==== PASSAGE
A 2026 polysomnography study involving 685 children found that neck-to-height ratio identified moderate/severe pediatric obstructive sleep apnea better than BMI Z-score, waist-to-height ratio, or hip-to-height ratio. The signal was useful but not diagnostic: neck-to-height ratio reached AUC 0.781 overall, which is strong enough for triage but not strong enough to replace a sleep study.1
Research Highlights
- Neck-to-height ratio had the strongest overall screen: in 685 children aged 3–16 years, NHR reached AUC 0.781 (95% CI 0.742–0.820) for moderate/severe obstructive sleep apnea, compared with 0.745 for waist-to-height ratio, 0.743 for hip-to-height ratio, and 0.711 for BMI Z-score.1
- The practical value was ruling risk down, not confirming disease: NHR had 77% sensitivity, 67% specificity, 43% positive predictive value, and 90% negative predictive value. A low-risk NHR result was more reassuring than a high-risk result was confirmatory.1
- Age changed the signal: NHR performed especially well in children aged 10+ years, with AUC 0.913 in girls aged 10+ (n = 24) and AUC 0.777 in boys aged 10+ (n = 51), though the small older-girl subgroup makes the 0.913 estimate unstable.1
- BMI was weaker than NHR: BMI Z-score reached AUC 0.711 overall, suggesting that generalized body size missed airway-relevant information captured by neck size normalized to height.1
- PSG remains the diagnostic standard: this was a single-center retrospective study, and the researchers framed NHR as an adjunctive screening marker for referral decisions, not as a replacement for polysomnography.1
Obstructive sleep apnea (OSA) in children means repeated partial or complete upper-airway blockage during sleep, producing disrupted ventilation, sleep fragmentation, and intermittent oxygen drops. Moderate/severe pediatric OSA can extend beyond noisy breathing into learning problems, behavior symptoms, growth restriction, cardiometabolic risk, and measurable brain injury in some cohorts.2,3
Polysomnography (PSG) is the overnight sleep-laboratory test that measures airflow, oxygen saturation, respiratory effort, sleep stage, and apnea/hypopnea events. It is the diagnostic gold standard, but it is expensive, slow, and hard to scale. A cheap body-measurement screen is valuable only if it helps clinicians decide which children should move up the PSG queue.
Neck-to-Height Ratio Beat BMI Z-Score in 685 Children
Liu et al. retrospectively analyzed 685 children aged 3–16 years who underwent PSG at a Beijing pediatric sleep/ENT center from February 2022 to March 2023. Moderate/severe OSA was defined as obstructive apnea-hypopnea index (OAHI) > 5 events/hour, using Chinese pediatric OSA criteria. The no/mild group included 518 children; the moderate/severe group included 167 children.1
The researchers compared 4 simple anthropometric markers after adjusting for age, sex, tonsil size, and adenoid size:
- Neck-to-height ratio (NHR): neck circumference divided by height, a size-normalized proxy for soft tissue around the upper airway.
========
= CHECK YOUR UNDERSTANDING =
(1) In the pediatric sleep apnea article, why is a low-risk neck-to-height ratio result more reassuring than a high-risk result is confirmatory? Answer in one to three sentences.
(2) Proceed with the pediatric sleep apnea article, starting right after its final sentence.
The material after this point is not needed.
==== MATERIAL SHOWN
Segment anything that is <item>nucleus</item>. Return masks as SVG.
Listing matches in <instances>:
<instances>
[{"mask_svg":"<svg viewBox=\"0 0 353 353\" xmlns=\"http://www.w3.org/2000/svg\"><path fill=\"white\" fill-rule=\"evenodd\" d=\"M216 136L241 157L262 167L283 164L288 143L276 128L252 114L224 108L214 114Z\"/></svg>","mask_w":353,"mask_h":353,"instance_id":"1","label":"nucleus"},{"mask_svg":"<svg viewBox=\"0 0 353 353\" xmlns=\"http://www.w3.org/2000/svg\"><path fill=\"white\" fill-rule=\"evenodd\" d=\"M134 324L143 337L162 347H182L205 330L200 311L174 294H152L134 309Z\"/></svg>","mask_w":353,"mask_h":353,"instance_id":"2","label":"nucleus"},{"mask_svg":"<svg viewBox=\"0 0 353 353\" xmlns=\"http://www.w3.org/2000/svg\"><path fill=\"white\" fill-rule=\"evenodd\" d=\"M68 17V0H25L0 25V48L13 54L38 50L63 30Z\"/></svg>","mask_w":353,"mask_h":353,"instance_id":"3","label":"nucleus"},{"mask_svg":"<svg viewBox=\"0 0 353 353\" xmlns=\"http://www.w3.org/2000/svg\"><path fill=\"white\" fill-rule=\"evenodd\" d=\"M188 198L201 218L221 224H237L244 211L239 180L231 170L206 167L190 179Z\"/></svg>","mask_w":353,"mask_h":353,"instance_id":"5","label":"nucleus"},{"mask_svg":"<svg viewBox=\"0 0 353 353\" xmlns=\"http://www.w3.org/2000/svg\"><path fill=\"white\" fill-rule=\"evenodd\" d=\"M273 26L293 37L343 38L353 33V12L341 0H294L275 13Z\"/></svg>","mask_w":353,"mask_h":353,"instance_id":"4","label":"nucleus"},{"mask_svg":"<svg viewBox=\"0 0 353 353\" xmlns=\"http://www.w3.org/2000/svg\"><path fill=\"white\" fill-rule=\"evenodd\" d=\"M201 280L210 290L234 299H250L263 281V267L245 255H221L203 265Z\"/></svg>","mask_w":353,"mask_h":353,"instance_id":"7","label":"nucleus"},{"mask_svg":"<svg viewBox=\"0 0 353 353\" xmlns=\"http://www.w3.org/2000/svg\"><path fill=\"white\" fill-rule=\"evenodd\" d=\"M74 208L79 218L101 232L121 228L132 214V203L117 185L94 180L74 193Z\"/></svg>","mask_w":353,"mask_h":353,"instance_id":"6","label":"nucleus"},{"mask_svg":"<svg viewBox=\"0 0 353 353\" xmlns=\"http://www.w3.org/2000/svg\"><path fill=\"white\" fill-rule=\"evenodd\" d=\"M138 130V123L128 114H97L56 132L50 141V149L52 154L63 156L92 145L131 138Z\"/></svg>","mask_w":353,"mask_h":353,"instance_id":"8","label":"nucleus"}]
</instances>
========
= RESPONSES FOR EACH TASK =
(1) Neck-to-height ratio had a 90% negative predictive value but only a 43% positive predictive value. A low-risk result was therefore usually right in ruling out moderate/severe obstructive sleep apnea, while fewer than half of high-risk results matched moderate/severe disease.

(2)
- Waist-to-height ratio (WHtR): waist circumference divided by height, a marker of central adiposity.
- Hip-to-height ratio (HHR): hip circumference divided by height, another body-shape measure.
- BMI Z-score: body mass index standardized for a child’s age and sex.
NHR produced the best overall receiver-operating-characteristic curve. Area under the curve (AUC) ranges from 0.50 for chance-level sorting to 1.00 for perfect separation; NHR reached 0.781, which is a moderate-to-good screening signal. BMI Z-score, by contrast, reached 0.711, meaning it sorted moderate/severe OSA risk less cleanly.
90% Negative Predictive Value Makes NHR a Triage Tool
NHR’s most useful number was the 90% negative predictive value. In plain language, children below the NHR risk cutoff were unlikely to have moderate/severe OSA in this clinic sample. Positive predictive value was much weaker at 43%, so a high-risk NHR result did not prove disease; it identified a child who deserved PSG attention.
This pattern is exactly what a primary-care or ENT screening marker should do. A triage tool should be cheap, objective, fast, and sensitive enough to reduce missed moderate/severe cases. It does not need to make the final diagnosis, because PSG still defines apnea severity.
Questionnaires have not solved that problem. A 2021 systematic review and meta-analysis of pediatric OSA screening questionnaires found variable diagnostic accuracy, with performance too inconsistent for stand-alone diagnosis.4 A body-measurement marker will not replace symptom history, airway examination, or PSG, but it can add objective information when questionnaire answers are noisy or parental report is uncertain.
Why Neck Size Can Outperform General Obesity Measures
BMI is a blunt measure. It tells clinicians about total body mass relative to height, but it does not say where tissue is distributed. For sleep apnea, location is central: soft tissue around the neck and upper airway can increase collapsibility during sleep.
Prior studies already pointed in this direction. Katz et al. found that neck circumference percentile had screening value for pediatric OSA, and Ho et al. reported that neck circumference-height ratio predicted sleep-related breathing disorder in both children and adults.5,6 Liu et al. extended that line of work by comparing NHR head-to-head against WHtR, HHR, and BMI Z-score in the same PSG-confirmed pediatric cohort.
The moderate/severe OSA group had a higher BMI, higher neck circumference, higher NHR, higher WHtR, and higher HHR than the no/mild group. The stronger NHR AUC suggests that neck-region size carried airway-specific information beyond generalized obesity.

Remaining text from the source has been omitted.